▶ **What the task requires**:
Please transcribe the data that follows without the pictures, keeping every word the same.

▶ **Input data**:

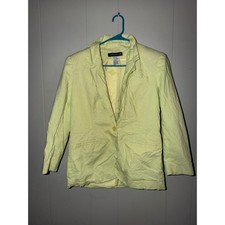 Savannah II Vintage Lime Green Linen Blend Skirt Suit Set Petite 8P Chartreuse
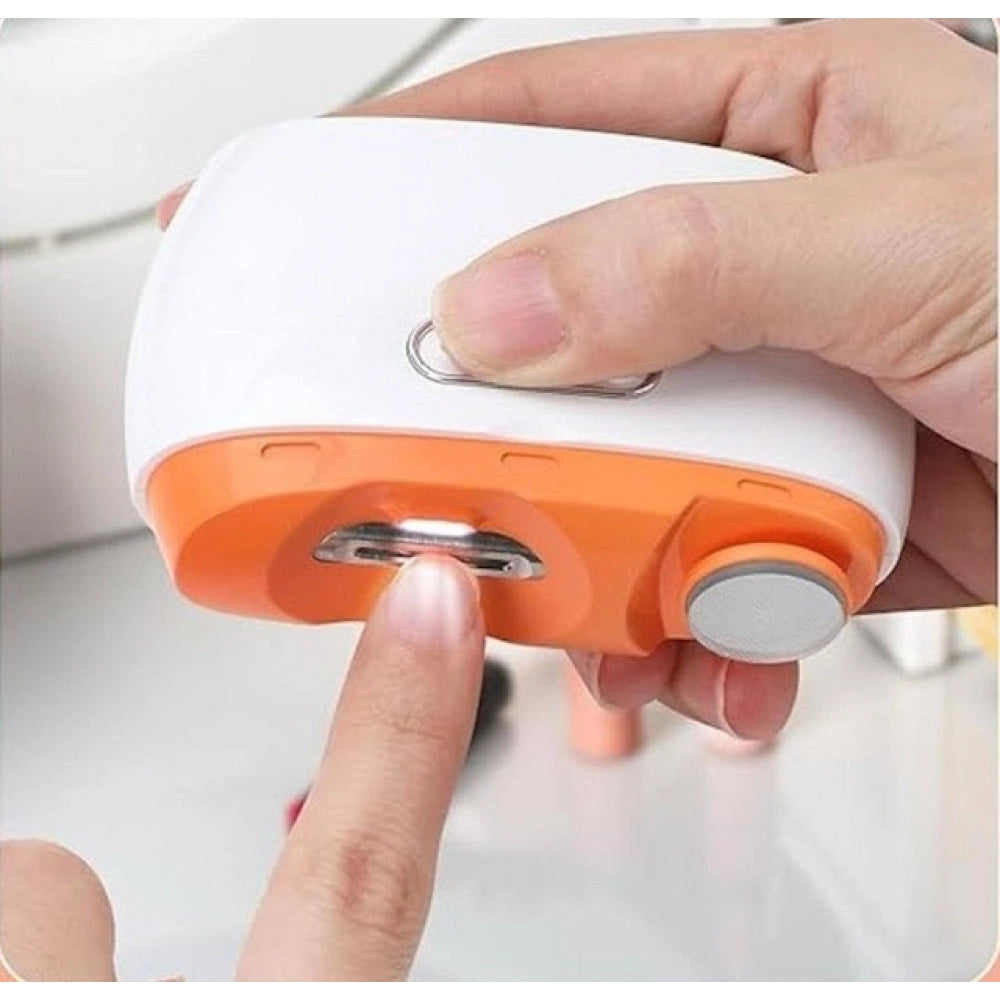 { "alt_text": "White electric nail clipper and polisher, automatic dual-button design, safe manicure tool" }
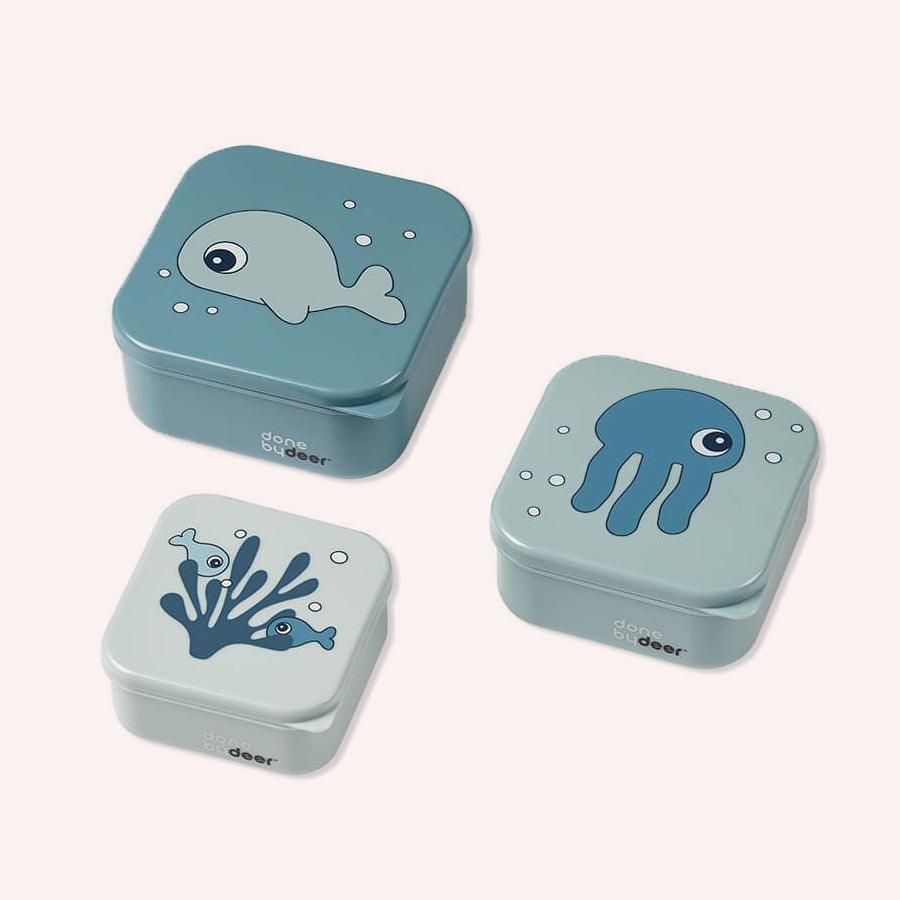 Three Piece Sea Friends Snack Box Set - Blue
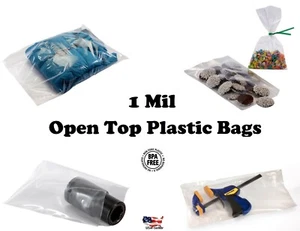PLASTIC CLEAR BAGS T Shirt 100 200 500 1000 Flat Open Top Apparel 1 Mil Poly Bag - Picture 1 of 9
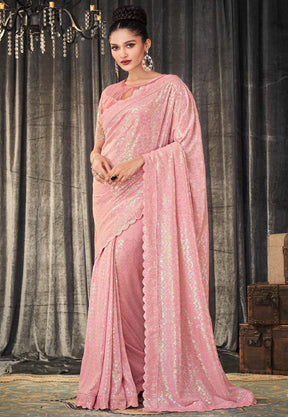 Sequinned Georgette Saree in Peach Pink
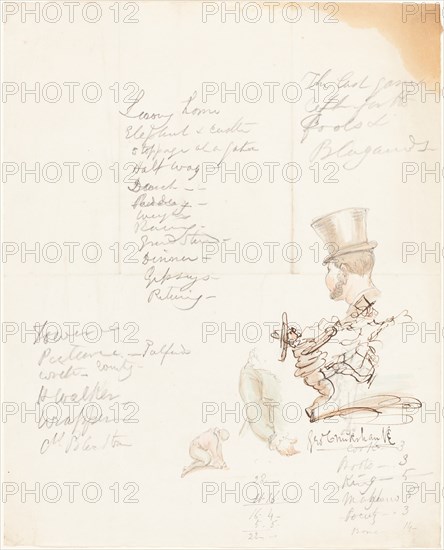 Sketches of Head, Arm, and Kneeling Figure. Creator: George Cruikshank.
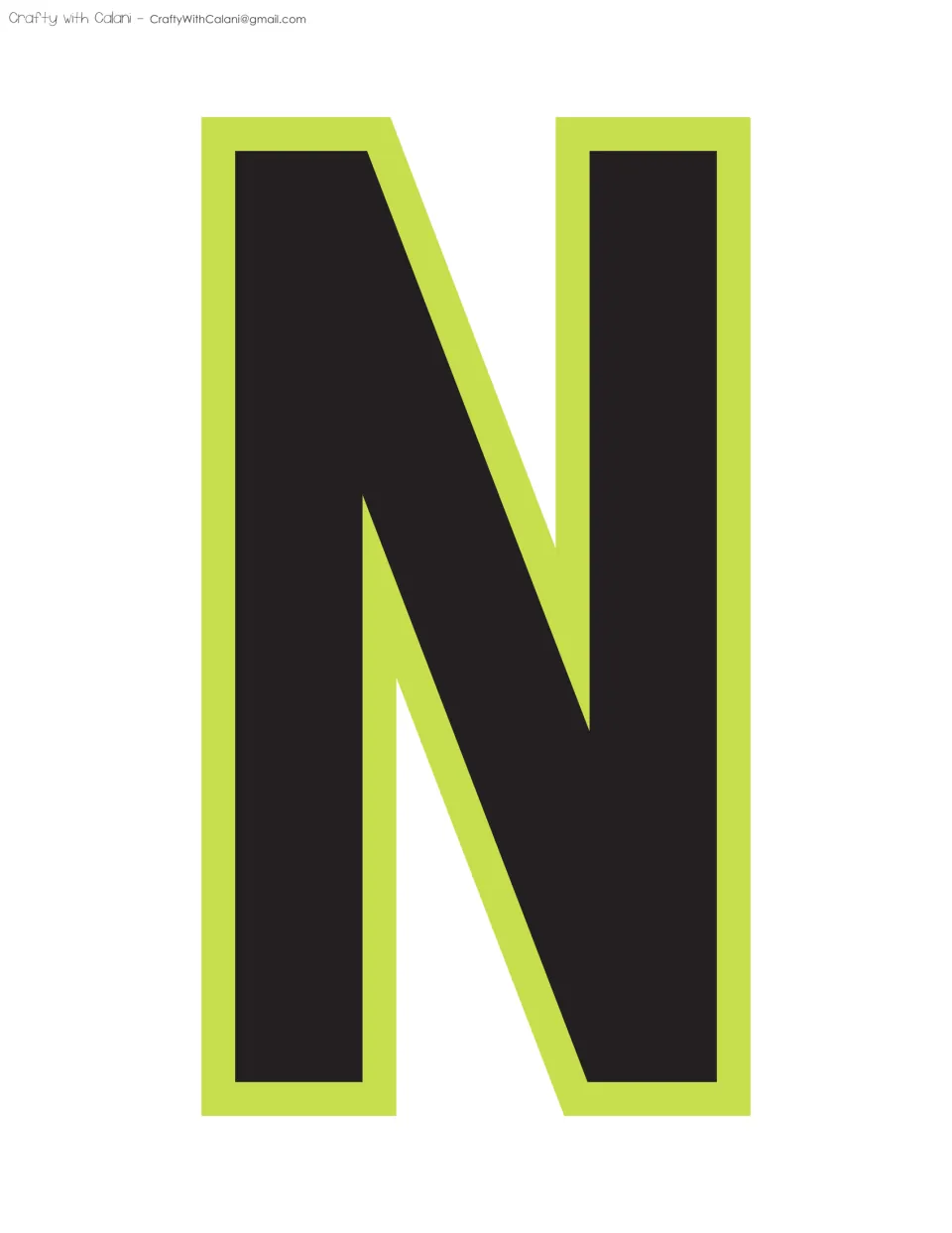 Bulletin board display letter N, the second letter in the supplied sequence of printable classroom lettering.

▶ **Response**:
 Savannah II Vintage Lime Green Linen Blend Skirt Suit Set Petite 8P Chartreuse
 { "alt_text": "White electric nail clipper and polisher, automatic dual-button design, safe manicure tool" }
 Three Piece Sea Friends Snack Box Set - Blue
PLASTIC CLEAR BAGS T Shirt 100 200 500 1000 Flat Open Top Apparel 1 Mil Poly Bag - Picture 1 of 9
 Sequinned Georgette Saree in Peach Pink
 Sketches of Head, Arm, and Kneeling Figure. Creator: George Cruikshank.
 Bulletin board display letter N, the second letter in the supplied sequence of printable classroom lettering.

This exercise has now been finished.